── Provided passage ──
Friday, April 29, 2005

a not so perfect life..

ok im now back and i have to clear some things beforehand..

finally, after a long month vacation, i now have an ojt..i will start on monday at the MANILA TIMES.. and if there's someone out there na wala pa pong ojt, call them nalang dahil i think may positions pa as of now..malay nyo, sa times pala ang faith nyu..hehehe

i HAD a boyfriend..meaning, past tense..oo, si marlon aka aussie boy..at goodluck, it was the best eleven days ever.. im scared to tell this to my friends because i feared that they may judge me..yup, ive been dumped again, but its not the end of the world for our relationship yet, we decided to be friends..mahirap na rin ang long distance relationship so we decided not to hang onto the relationship until im really ready to introduce him to my parents. that's the biggest issue so far, i guess he did go so fed up because we have such nosy neighbors na sobra na kami kung pag-chismisan.. he did that for my own good naman, after all, he'd just be here for a month, after that, aalis din sya, pag naiwan ako ng mga chismis, ill have to deal with that alone, and we couldnt bear seeing that ryt?

so yun...masaya na ko na this is what happened..i got so giddy and all to announce na may lovelife na ko ulit..sorry kay ,mela, indi ko nasabi agad to..hehe...pero naka-recover agad ako grabe..ang galing galing ko..

poldy---havent told my mom yet..i guess i still have to hang onto it until im ready to face the consequences..i got my grades na, am satisfied about it...pero sablay talaga ung poldy..sobrang ung apat na subjects nasa line of one..may flat one pa ko sa photojourn..arrgh..badtrip talaga...
───
── Record set ──
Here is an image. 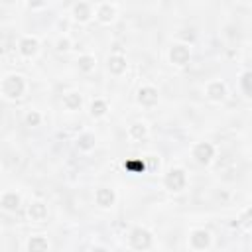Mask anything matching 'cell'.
<instances>
[{
    "instance_id": "6da1fadb",
    "label": "cell",
    "mask_w": 252,
    "mask_h": 252,
    "mask_svg": "<svg viewBox=\"0 0 252 252\" xmlns=\"http://www.w3.org/2000/svg\"><path fill=\"white\" fill-rule=\"evenodd\" d=\"M0 91H2L4 98H8V100H16V98L24 96V93H26V81H24L22 75H18V73H10V75H6V77L2 79Z\"/></svg>"
},
{
    "instance_id": "7a4b0ae2",
    "label": "cell",
    "mask_w": 252,
    "mask_h": 252,
    "mask_svg": "<svg viewBox=\"0 0 252 252\" xmlns=\"http://www.w3.org/2000/svg\"><path fill=\"white\" fill-rule=\"evenodd\" d=\"M163 185H165V189L171 191V193L183 191L185 185H187V175H185V171H183L181 167H171V169L165 173V177H163Z\"/></svg>"
},
{
    "instance_id": "3957f363",
    "label": "cell",
    "mask_w": 252,
    "mask_h": 252,
    "mask_svg": "<svg viewBox=\"0 0 252 252\" xmlns=\"http://www.w3.org/2000/svg\"><path fill=\"white\" fill-rule=\"evenodd\" d=\"M130 246L132 248H136V250H148V248H152V232L148 230V228H144V226H136V228H132L130 230Z\"/></svg>"
},
{
    "instance_id": "277c9868",
    "label": "cell",
    "mask_w": 252,
    "mask_h": 252,
    "mask_svg": "<svg viewBox=\"0 0 252 252\" xmlns=\"http://www.w3.org/2000/svg\"><path fill=\"white\" fill-rule=\"evenodd\" d=\"M191 59V47L185 45V43H173L169 47V63L177 65V67H183L187 65Z\"/></svg>"
},
{
    "instance_id": "5b68a950",
    "label": "cell",
    "mask_w": 252,
    "mask_h": 252,
    "mask_svg": "<svg viewBox=\"0 0 252 252\" xmlns=\"http://www.w3.org/2000/svg\"><path fill=\"white\" fill-rule=\"evenodd\" d=\"M193 158H195L197 163L209 165V163L213 161V158H215V146H213L211 142H199V144H195V148H193Z\"/></svg>"
},
{
    "instance_id": "8992f818",
    "label": "cell",
    "mask_w": 252,
    "mask_h": 252,
    "mask_svg": "<svg viewBox=\"0 0 252 252\" xmlns=\"http://www.w3.org/2000/svg\"><path fill=\"white\" fill-rule=\"evenodd\" d=\"M136 100H138V104H142V106H146V108L156 106L158 100H159L158 89L152 87V85H144V87H140L138 93H136Z\"/></svg>"
},
{
    "instance_id": "52a82bcc",
    "label": "cell",
    "mask_w": 252,
    "mask_h": 252,
    "mask_svg": "<svg viewBox=\"0 0 252 252\" xmlns=\"http://www.w3.org/2000/svg\"><path fill=\"white\" fill-rule=\"evenodd\" d=\"M18 51H20V55L26 57V59L35 57L37 51H39V39H37L35 35H24V37L18 41Z\"/></svg>"
},
{
    "instance_id": "ba28073f",
    "label": "cell",
    "mask_w": 252,
    "mask_h": 252,
    "mask_svg": "<svg viewBox=\"0 0 252 252\" xmlns=\"http://www.w3.org/2000/svg\"><path fill=\"white\" fill-rule=\"evenodd\" d=\"M205 94L213 102H222L226 98V85L222 81H209L205 87Z\"/></svg>"
},
{
    "instance_id": "9c48e42d",
    "label": "cell",
    "mask_w": 252,
    "mask_h": 252,
    "mask_svg": "<svg viewBox=\"0 0 252 252\" xmlns=\"http://www.w3.org/2000/svg\"><path fill=\"white\" fill-rule=\"evenodd\" d=\"M189 244L195 250H207L211 246V232L205 228H195L189 234Z\"/></svg>"
},
{
    "instance_id": "30bf717a",
    "label": "cell",
    "mask_w": 252,
    "mask_h": 252,
    "mask_svg": "<svg viewBox=\"0 0 252 252\" xmlns=\"http://www.w3.org/2000/svg\"><path fill=\"white\" fill-rule=\"evenodd\" d=\"M122 169L126 173L140 175V173H146L148 171V161H146V158H126L122 161Z\"/></svg>"
},
{
    "instance_id": "8fae6325",
    "label": "cell",
    "mask_w": 252,
    "mask_h": 252,
    "mask_svg": "<svg viewBox=\"0 0 252 252\" xmlns=\"http://www.w3.org/2000/svg\"><path fill=\"white\" fill-rule=\"evenodd\" d=\"M94 203H96L98 207H102V209L112 207V205L116 203V193H114V189H110V187H98V189L94 191Z\"/></svg>"
},
{
    "instance_id": "7c38bea8",
    "label": "cell",
    "mask_w": 252,
    "mask_h": 252,
    "mask_svg": "<svg viewBox=\"0 0 252 252\" xmlns=\"http://www.w3.org/2000/svg\"><path fill=\"white\" fill-rule=\"evenodd\" d=\"M73 18H75V22H79V24H87L91 18H93V6L89 4V2H85V0H79L75 6H73Z\"/></svg>"
},
{
    "instance_id": "4fadbf2b",
    "label": "cell",
    "mask_w": 252,
    "mask_h": 252,
    "mask_svg": "<svg viewBox=\"0 0 252 252\" xmlns=\"http://www.w3.org/2000/svg\"><path fill=\"white\" fill-rule=\"evenodd\" d=\"M94 18H96L100 24H112L114 18H116V8H114L110 2H102V4L96 6Z\"/></svg>"
},
{
    "instance_id": "5bb4252c",
    "label": "cell",
    "mask_w": 252,
    "mask_h": 252,
    "mask_svg": "<svg viewBox=\"0 0 252 252\" xmlns=\"http://www.w3.org/2000/svg\"><path fill=\"white\" fill-rule=\"evenodd\" d=\"M128 63H126V57L120 55V53H114L106 59V69L110 71V75H122L126 71Z\"/></svg>"
},
{
    "instance_id": "9a60e30c",
    "label": "cell",
    "mask_w": 252,
    "mask_h": 252,
    "mask_svg": "<svg viewBox=\"0 0 252 252\" xmlns=\"http://www.w3.org/2000/svg\"><path fill=\"white\" fill-rule=\"evenodd\" d=\"M28 217H30L32 220H35V222L45 220V219H47V205H45L43 201H33V203H30V207H28Z\"/></svg>"
},
{
    "instance_id": "2e32d148",
    "label": "cell",
    "mask_w": 252,
    "mask_h": 252,
    "mask_svg": "<svg viewBox=\"0 0 252 252\" xmlns=\"http://www.w3.org/2000/svg\"><path fill=\"white\" fill-rule=\"evenodd\" d=\"M0 205H2L4 211L14 213V211H18V207H20V195H18L16 191H4L2 197H0Z\"/></svg>"
},
{
    "instance_id": "e0dca14e",
    "label": "cell",
    "mask_w": 252,
    "mask_h": 252,
    "mask_svg": "<svg viewBox=\"0 0 252 252\" xmlns=\"http://www.w3.org/2000/svg\"><path fill=\"white\" fill-rule=\"evenodd\" d=\"M63 106L67 110H79L83 106V96L75 91H69V93L63 94Z\"/></svg>"
},
{
    "instance_id": "ac0fdd59",
    "label": "cell",
    "mask_w": 252,
    "mask_h": 252,
    "mask_svg": "<svg viewBox=\"0 0 252 252\" xmlns=\"http://www.w3.org/2000/svg\"><path fill=\"white\" fill-rule=\"evenodd\" d=\"M94 65H96V57L91 55V53H85V55H79L77 57V69L81 73H91L94 71Z\"/></svg>"
},
{
    "instance_id": "d6986e66",
    "label": "cell",
    "mask_w": 252,
    "mask_h": 252,
    "mask_svg": "<svg viewBox=\"0 0 252 252\" xmlns=\"http://www.w3.org/2000/svg\"><path fill=\"white\" fill-rule=\"evenodd\" d=\"M26 248H28L30 252H43V250H47V248H49V242H47V238H45V236L35 234V236H30V240H28Z\"/></svg>"
},
{
    "instance_id": "ffe728a7",
    "label": "cell",
    "mask_w": 252,
    "mask_h": 252,
    "mask_svg": "<svg viewBox=\"0 0 252 252\" xmlns=\"http://www.w3.org/2000/svg\"><path fill=\"white\" fill-rule=\"evenodd\" d=\"M89 112H91L93 118H102L108 112V102L102 100V98H94L91 102V106H89Z\"/></svg>"
},
{
    "instance_id": "44dd1931",
    "label": "cell",
    "mask_w": 252,
    "mask_h": 252,
    "mask_svg": "<svg viewBox=\"0 0 252 252\" xmlns=\"http://www.w3.org/2000/svg\"><path fill=\"white\" fill-rule=\"evenodd\" d=\"M128 136H130V140H138L140 142V140H144L148 136V126L144 122H134L128 128Z\"/></svg>"
},
{
    "instance_id": "7402d4cb",
    "label": "cell",
    "mask_w": 252,
    "mask_h": 252,
    "mask_svg": "<svg viewBox=\"0 0 252 252\" xmlns=\"http://www.w3.org/2000/svg\"><path fill=\"white\" fill-rule=\"evenodd\" d=\"M77 148H79L81 152H89V150H93V148H94V136L89 134V132L81 134V136L77 138Z\"/></svg>"
},
{
    "instance_id": "603a6c76",
    "label": "cell",
    "mask_w": 252,
    "mask_h": 252,
    "mask_svg": "<svg viewBox=\"0 0 252 252\" xmlns=\"http://www.w3.org/2000/svg\"><path fill=\"white\" fill-rule=\"evenodd\" d=\"M240 89H242V93L246 96L252 98V71L242 73V77H240Z\"/></svg>"
},
{
    "instance_id": "cb8c5ba5",
    "label": "cell",
    "mask_w": 252,
    "mask_h": 252,
    "mask_svg": "<svg viewBox=\"0 0 252 252\" xmlns=\"http://www.w3.org/2000/svg\"><path fill=\"white\" fill-rule=\"evenodd\" d=\"M24 122H26V126L35 128V126H39V124H41V114H39L37 110H28V114H26Z\"/></svg>"
},
{
    "instance_id": "d4e9b609",
    "label": "cell",
    "mask_w": 252,
    "mask_h": 252,
    "mask_svg": "<svg viewBox=\"0 0 252 252\" xmlns=\"http://www.w3.org/2000/svg\"><path fill=\"white\" fill-rule=\"evenodd\" d=\"M71 45H73V43H71V37H69V35H61V37L55 41V49H57L59 53L69 51V49H71Z\"/></svg>"
},
{
    "instance_id": "484cf974",
    "label": "cell",
    "mask_w": 252,
    "mask_h": 252,
    "mask_svg": "<svg viewBox=\"0 0 252 252\" xmlns=\"http://www.w3.org/2000/svg\"><path fill=\"white\" fill-rule=\"evenodd\" d=\"M236 224H240V226H244V228H250V226H252V209H246V211L238 217Z\"/></svg>"
},
{
    "instance_id": "4316f807",
    "label": "cell",
    "mask_w": 252,
    "mask_h": 252,
    "mask_svg": "<svg viewBox=\"0 0 252 252\" xmlns=\"http://www.w3.org/2000/svg\"><path fill=\"white\" fill-rule=\"evenodd\" d=\"M45 2H47V0H28V6H30V8H41Z\"/></svg>"
}]
</instances>
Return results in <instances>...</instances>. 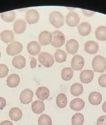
───
*Tasks to complete:*
1. In the blog post, where will the writer start an OJT on Monday?
2. The blog post says the breakup was for the writer's own good. Using the reasons the post gives, explain why.

*The solutions:*
1. At the Manila Times.

2. He would only be there for a month and then leave. Their nosy neighbors gossiped about them a lot, so after he left, the writer would have had to deal with that gossip alone.